Innovations in sensors, processing and secure storage have brought biometrics into everyday life. People are already embracing biometrics for tasks like fingerprint recognition to unlock mobile devices from phones to laptops – and even to open particular apps. It’s likely that within the next few years we’ll see even more types of biometric become cheap, reliable and secure enough to become mainstream. This is quite understandable as the fear from both businesses and individuals of falling victim to ID fraud or financial theft have become acute. This year the ONS even included cybercrime and fraud in their annual crime survey for the first time, demonstrating the seriousness and rising awareness of the problem.
Biometric identification has the potential to add a very secure layer and boost current security processes, but far more importantly for widespread adoption is that banks get that seamless user experience right. It’s no use having a great security barrier that real customers don’t feel comfortable using, or get false positives blocking access when they really need to access their money.
Biometrics is all about people
The good news for the banking industry is that biometrics like fingerprints or voice – unlike passwords and log-ins – are ‘us’. They are difficult to fake or recreate and don’t require any special effort to remember. However, it would be wrong to say that biometric technology should be just adopted in place of passwords and other security measures, because the best way to stop thieves and fraudsters is to make them face a number of different barriers. It’s not only one wall that keeps out a criminal – it’s a variety of traps and obstacles that they are unlikely to have every key or answer to that really reduces the risk to users.
Experian’s research of over 2000 nationally-representative people showed that 76 per cent of the population agree that biometrics is the future of identity verification. Despite this acceptance, firms should note that only one in twenty (5 per cent) of this sample say they’d be happy using voice recognition technology to unlock their online accounts…

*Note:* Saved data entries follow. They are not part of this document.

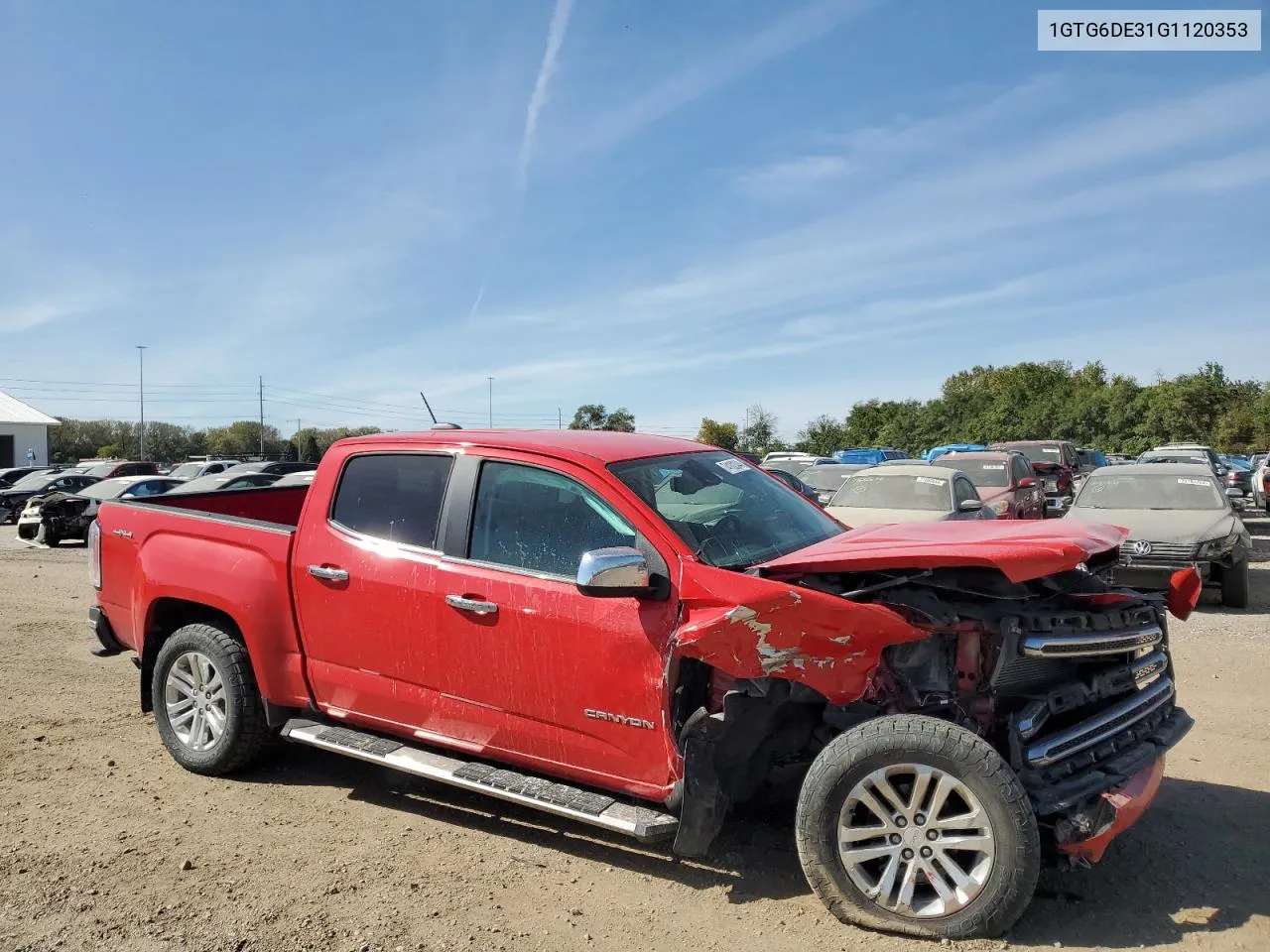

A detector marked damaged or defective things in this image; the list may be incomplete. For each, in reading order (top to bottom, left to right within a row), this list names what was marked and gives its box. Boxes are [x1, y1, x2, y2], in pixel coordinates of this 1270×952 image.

crumpled hood [827, 508, 950, 531]
damaged red fender panel [756, 518, 1127, 586]
crumpled hood [756, 518, 1127, 586]
crumpled hood [1067, 508, 1234, 542]
damaged red fender panel [670, 565, 929, 710]
front fender damage [670, 571, 929, 705]
damaged front end [670, 531, 1194, 863]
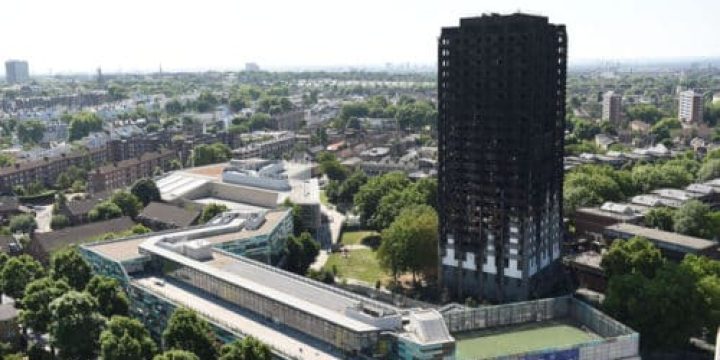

So it seems that despite voice recognition having been around for over 20 years in different forms, there could be a long-term resistance to the technology. Perhaps it still doesn’t ‘feel’ as secure as the ‘ritual’ of typing in passwords, counting characters from memorable information, and calculating on fingers to find the right numbers in customer IDs and PINs.
Identity and access cat and mouse
Criminals will always go for low hanging fruit first. This means cybercriminals will certainly go for those smaller number of financial firms without the advanced security and access technology investments. It’s not alarmist to state that the fewer the layers of security, the more vulnerable to theft those systems are.
Experian’s own research went into more detail around the biometrics that the UK could get on board with. Fingerprint scanning is the biometric identification most UK adults are most comfortable with, as 40 per cent said that they would be happy relying on it to access online accounts. Yet less than one in five (19 per cent) of people were willing to have their ID verified by retina scanning – related to a squeamishness around messing around with eyeballs, perhaps? And less than one in ten (9 per cent) would be comfortable with camera facial recognition as the main form of identification verification.
Making it matter
It’s crucial that any solutions don’t just help banking customers stay secure – they must also be inclusive so no users get left behind. Not all users want to live a high tech world. And what happens when people lose their devices? Are they barred from accessing their cash or will biometrics let them move through verification on premises, faster? Will banks allow us to change biometric data if users face bodily changes from age or accident that mean their real bodies don’t match their official, stored identities? These questions need to be answered to get a broad range of the population behind any possible technology ‘jet lag’, if and when the biometric wave reaches an industry tipping point.